▸ **Exercise brief**
Please copy out all lines of the entries that contain the word "helårsstudenter".

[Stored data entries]
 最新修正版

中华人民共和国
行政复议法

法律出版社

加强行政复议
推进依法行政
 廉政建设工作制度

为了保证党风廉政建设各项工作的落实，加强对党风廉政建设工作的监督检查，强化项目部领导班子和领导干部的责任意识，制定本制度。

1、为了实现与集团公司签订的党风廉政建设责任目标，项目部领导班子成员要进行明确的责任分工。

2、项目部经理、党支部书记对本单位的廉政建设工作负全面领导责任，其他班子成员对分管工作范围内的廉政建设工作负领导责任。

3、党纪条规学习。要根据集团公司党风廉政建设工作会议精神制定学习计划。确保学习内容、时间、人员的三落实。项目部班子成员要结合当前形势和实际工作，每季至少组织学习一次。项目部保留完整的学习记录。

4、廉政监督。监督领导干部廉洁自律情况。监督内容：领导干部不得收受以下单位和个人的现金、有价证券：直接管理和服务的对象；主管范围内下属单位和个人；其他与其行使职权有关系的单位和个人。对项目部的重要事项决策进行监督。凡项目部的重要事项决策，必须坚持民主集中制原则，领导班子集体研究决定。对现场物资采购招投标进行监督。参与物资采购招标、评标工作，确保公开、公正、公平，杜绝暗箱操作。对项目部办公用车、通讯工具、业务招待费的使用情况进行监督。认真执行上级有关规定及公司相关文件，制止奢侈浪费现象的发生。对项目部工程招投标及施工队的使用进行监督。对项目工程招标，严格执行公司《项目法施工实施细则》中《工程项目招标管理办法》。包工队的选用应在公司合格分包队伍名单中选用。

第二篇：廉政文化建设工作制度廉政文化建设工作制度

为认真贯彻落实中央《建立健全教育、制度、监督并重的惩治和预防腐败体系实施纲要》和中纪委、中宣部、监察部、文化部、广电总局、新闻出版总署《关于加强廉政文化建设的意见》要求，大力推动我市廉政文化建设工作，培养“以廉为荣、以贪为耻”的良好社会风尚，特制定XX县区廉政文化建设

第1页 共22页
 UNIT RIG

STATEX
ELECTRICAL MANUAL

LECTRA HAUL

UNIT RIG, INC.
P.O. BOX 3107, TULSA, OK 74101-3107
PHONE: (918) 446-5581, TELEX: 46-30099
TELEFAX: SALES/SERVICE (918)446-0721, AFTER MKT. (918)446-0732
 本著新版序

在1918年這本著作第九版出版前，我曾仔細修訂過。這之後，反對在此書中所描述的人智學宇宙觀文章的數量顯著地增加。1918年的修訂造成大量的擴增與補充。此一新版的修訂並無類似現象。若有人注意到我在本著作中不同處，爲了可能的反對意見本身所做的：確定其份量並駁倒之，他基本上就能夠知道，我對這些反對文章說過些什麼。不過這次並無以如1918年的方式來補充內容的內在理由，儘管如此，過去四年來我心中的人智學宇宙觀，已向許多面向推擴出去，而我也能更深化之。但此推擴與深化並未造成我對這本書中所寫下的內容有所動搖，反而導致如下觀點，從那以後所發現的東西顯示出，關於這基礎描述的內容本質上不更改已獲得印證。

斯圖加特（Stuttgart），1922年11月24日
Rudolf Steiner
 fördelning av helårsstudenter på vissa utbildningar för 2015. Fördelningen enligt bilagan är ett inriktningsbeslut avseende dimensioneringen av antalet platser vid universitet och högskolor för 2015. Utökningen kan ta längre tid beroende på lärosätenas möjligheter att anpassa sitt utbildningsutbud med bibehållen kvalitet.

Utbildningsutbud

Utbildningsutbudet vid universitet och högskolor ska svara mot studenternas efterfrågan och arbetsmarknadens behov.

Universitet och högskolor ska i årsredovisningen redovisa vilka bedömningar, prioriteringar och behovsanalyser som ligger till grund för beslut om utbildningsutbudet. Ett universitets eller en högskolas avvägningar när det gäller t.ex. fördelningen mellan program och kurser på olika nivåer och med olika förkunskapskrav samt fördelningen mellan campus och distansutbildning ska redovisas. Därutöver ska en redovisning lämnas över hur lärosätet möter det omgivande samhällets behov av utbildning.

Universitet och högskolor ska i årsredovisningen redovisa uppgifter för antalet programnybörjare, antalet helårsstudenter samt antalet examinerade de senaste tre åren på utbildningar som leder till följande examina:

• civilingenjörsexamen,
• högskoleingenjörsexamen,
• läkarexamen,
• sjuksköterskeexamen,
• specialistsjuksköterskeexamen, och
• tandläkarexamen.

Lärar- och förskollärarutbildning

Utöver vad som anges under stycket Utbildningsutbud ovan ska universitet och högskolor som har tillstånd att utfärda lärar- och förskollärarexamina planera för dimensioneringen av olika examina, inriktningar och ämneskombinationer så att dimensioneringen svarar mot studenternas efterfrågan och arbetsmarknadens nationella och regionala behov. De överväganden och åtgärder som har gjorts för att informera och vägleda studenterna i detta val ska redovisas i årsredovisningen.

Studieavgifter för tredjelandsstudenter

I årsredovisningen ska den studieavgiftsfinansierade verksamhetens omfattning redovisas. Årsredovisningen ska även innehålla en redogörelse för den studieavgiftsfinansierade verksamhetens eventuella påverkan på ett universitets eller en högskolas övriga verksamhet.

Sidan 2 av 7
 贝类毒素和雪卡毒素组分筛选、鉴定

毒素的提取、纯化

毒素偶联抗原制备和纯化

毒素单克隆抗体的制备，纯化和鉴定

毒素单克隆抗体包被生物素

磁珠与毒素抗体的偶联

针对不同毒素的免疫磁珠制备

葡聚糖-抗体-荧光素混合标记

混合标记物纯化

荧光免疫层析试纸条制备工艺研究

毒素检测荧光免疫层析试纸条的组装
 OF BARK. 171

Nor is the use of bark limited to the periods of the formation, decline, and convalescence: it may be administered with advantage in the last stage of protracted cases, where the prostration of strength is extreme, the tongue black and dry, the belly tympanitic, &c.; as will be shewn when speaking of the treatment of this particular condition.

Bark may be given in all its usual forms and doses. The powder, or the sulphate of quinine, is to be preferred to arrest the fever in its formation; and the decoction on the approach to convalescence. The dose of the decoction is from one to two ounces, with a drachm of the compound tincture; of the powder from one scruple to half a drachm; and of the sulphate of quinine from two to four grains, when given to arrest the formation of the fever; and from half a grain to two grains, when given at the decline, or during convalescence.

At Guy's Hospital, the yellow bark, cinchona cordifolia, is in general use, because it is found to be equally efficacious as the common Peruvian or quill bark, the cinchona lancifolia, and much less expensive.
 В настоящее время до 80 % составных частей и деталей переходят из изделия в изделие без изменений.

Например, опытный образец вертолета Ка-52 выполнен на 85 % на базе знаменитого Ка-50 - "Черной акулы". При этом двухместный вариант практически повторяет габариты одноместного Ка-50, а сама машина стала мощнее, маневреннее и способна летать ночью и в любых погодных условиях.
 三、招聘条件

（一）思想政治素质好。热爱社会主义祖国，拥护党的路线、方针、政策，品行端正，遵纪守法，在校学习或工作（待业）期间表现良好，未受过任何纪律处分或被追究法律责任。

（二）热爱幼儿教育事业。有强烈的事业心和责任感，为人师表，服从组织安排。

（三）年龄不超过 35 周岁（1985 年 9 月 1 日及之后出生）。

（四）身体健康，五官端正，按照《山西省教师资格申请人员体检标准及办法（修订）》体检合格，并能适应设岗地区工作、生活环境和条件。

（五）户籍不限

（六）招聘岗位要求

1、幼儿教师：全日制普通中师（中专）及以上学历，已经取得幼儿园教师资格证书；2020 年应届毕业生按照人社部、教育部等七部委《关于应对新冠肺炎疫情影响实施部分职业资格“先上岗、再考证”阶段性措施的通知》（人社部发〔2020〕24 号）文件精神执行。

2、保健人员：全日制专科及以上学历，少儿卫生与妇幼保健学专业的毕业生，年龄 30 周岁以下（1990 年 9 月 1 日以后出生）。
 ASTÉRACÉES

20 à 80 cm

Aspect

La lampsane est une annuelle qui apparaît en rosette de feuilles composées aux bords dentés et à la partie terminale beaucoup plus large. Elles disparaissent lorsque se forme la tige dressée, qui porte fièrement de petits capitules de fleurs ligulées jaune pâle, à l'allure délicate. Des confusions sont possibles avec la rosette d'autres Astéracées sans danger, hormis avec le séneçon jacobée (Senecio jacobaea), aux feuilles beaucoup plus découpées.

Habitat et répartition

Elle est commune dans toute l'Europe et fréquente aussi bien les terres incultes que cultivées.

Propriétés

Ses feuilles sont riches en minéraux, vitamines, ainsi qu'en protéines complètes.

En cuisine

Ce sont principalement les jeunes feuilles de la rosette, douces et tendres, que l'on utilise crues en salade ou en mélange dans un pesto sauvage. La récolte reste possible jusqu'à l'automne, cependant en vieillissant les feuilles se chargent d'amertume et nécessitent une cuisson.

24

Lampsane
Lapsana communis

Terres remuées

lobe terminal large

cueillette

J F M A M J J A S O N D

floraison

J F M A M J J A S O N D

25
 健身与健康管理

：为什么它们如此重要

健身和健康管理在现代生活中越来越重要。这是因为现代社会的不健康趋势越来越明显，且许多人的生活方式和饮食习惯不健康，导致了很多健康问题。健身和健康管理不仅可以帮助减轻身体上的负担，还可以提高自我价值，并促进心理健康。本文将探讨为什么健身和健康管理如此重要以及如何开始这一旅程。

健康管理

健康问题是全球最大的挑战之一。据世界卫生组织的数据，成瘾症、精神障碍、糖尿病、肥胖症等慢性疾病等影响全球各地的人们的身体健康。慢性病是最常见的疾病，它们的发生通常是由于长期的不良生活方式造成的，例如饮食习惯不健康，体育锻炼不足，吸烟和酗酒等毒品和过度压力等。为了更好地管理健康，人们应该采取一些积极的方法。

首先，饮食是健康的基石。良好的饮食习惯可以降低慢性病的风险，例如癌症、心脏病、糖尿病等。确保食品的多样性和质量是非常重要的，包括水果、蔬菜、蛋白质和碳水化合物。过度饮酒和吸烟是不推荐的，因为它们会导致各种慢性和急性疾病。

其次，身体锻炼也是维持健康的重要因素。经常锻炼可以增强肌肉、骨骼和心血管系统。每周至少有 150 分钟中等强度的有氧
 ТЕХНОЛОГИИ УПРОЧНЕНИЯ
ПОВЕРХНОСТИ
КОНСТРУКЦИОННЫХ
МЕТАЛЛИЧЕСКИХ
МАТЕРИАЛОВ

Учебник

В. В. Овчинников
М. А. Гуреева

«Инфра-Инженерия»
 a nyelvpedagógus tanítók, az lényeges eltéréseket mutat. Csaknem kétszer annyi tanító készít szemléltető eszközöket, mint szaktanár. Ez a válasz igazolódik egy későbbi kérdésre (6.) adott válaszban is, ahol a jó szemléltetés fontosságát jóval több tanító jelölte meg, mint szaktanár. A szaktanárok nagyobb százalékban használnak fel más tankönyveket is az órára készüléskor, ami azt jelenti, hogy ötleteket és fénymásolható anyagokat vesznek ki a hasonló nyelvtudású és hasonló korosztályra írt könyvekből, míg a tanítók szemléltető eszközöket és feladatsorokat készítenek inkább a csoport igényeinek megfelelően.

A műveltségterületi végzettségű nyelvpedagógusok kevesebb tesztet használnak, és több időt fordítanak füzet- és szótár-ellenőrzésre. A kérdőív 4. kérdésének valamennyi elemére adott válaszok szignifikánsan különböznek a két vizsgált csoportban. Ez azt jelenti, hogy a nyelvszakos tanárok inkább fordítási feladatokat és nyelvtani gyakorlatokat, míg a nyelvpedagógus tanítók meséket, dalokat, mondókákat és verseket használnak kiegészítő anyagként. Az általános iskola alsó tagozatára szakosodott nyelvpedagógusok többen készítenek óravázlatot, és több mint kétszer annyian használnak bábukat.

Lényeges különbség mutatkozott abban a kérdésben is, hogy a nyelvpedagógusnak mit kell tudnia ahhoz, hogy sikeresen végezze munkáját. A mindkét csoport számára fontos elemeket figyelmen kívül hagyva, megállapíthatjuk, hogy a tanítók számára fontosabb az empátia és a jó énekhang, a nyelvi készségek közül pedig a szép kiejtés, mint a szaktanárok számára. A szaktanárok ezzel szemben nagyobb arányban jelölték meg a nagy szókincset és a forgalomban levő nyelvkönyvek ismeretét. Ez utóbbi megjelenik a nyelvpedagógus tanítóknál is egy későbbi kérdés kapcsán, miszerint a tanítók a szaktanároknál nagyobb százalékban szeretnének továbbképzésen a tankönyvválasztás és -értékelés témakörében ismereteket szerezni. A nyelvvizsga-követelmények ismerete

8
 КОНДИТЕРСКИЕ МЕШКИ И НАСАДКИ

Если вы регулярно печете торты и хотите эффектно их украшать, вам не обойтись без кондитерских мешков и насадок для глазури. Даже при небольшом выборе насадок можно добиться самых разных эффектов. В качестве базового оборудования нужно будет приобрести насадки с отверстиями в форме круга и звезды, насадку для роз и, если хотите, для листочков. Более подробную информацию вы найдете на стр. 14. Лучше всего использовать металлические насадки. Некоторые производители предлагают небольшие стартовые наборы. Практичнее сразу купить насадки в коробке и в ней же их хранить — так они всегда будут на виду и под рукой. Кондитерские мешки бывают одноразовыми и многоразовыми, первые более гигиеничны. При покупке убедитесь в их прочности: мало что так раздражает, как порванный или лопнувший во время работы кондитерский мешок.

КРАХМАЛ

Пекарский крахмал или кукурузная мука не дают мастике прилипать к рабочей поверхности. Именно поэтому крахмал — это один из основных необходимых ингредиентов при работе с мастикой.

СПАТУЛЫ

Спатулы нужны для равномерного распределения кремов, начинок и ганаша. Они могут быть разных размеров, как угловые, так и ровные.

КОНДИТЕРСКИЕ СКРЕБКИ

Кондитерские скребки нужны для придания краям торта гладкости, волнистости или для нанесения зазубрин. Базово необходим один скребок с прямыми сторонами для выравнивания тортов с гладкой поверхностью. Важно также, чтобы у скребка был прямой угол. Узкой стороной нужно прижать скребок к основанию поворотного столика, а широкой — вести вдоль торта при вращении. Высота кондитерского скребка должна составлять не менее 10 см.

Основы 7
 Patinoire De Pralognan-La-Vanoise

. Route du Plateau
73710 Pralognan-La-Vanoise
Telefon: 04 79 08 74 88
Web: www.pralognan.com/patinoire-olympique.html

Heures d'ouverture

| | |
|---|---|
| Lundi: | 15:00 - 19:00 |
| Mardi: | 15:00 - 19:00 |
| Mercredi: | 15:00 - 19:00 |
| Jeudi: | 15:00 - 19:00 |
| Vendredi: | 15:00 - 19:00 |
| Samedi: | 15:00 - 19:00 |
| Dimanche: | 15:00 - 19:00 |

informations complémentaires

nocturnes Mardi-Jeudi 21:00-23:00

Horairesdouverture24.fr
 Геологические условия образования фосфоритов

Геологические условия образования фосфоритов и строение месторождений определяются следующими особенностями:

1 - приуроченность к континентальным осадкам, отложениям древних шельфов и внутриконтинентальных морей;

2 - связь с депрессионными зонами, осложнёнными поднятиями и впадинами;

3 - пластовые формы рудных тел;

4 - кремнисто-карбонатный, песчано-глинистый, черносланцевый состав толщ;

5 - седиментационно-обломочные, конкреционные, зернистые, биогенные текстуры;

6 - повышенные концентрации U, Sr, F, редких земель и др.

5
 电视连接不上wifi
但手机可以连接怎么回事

▸ **Written solution**
 fördelning av helårsstudenter på vissa utbildningar för 2015. Fördelningen enligt bilagan är ett inriktningsbeslut avseende dimensioneringen av antalet platser vid universitet och högskolor för 2015. Utökningen kan ta längre tid beroende på lärosätenas möjligheter att anpassa sitt utbildningsutbud med bibehållen kvalitet.
Universitet och högskolor ska i årsredovisningen redovisa uppgifter för antalet programnybörjare, antalet helårsstudenter samt antalet examinerade de senaste tre åren på utbildningar som leder till följande examina:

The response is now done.